16 ounces (1 pound) (454 grams) of semisweet chocolate, roughly chopped
½ cup (1 stick) plus 2 tablespoons (146 grams total) of unsalted butter
5 large eggs separated

1. Put chocolate and butter in a heatproof bowl and set over a pan of simmering water (the bottom of the bowl should not touch the water) and melt, stirring often.
2. While your chocolate butter mixture is cooling. Butter your pan and line with a parchment circle then butter the parchment.
3. Separate the egg yolks from the egg whites and put into two medium/large bowls.
4. Whip the egg whites in a medium/large grease free bowl until stiff peaks are formed (do not over-whip or the cake will be dry).
5. With the same beater beat the egg yolks together.
6. Add the egg yolks to the cooled chocolate.
7. Fold in 1/3 of the egg whites into the chocolate mixture and follow with remaining 2/3rds. Fold until no white remains without deflating the batter. {link of folding demonstration}
8. Pour batter into prepared pan, the batter should fill the pan 3/4 of the way full, and bake at 375F/190C
9. Bake for 25 minutes until an instant read thermometer reads 140F/60C.
Note – If you do not have an instant read thermometer, the top of the cake will look similar to a brownie and a cake tester will appear wet.
10. Cool cake on a rack for 10 minutes then unmold.

Raspberry Sauce
Borrowed from Domino Magazine
1 pint raspberries
½ cup plus 1 tbsp. sugar

Combine half the raspberries, ½ cup sugar and 1 tablespoon water in a small saucepan. Stir over medium heat until the sugar dissolves and the mixture comes to a boil, about 5 minutes. Turn off heat and add remaining raspberries.

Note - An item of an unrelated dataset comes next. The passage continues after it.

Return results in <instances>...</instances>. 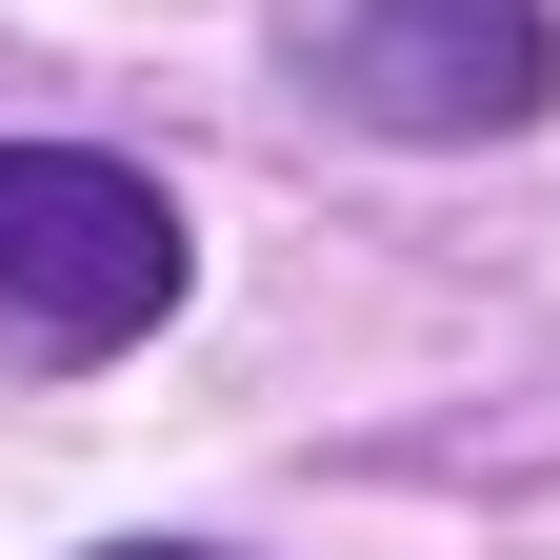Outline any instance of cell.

Stir to combine and transfer to a bowl to cool.

Whipped Cream
1 cup heavy whipped cream
1 Tbsp. sugar
1 tsp. vanilla

Combine all ingredients and whip it, whip it good.

The February 2009 challenge is hosted by Wendy of WMPE's blog and Dharm of Dad ~ Baker & Chef.
We have chosen a Chocolate Valentino cake by Chef Wan; a Vanilla Ice Cream recipe from Dharm and a Vanilla Ice Cream recipe from Wendy as the challenge.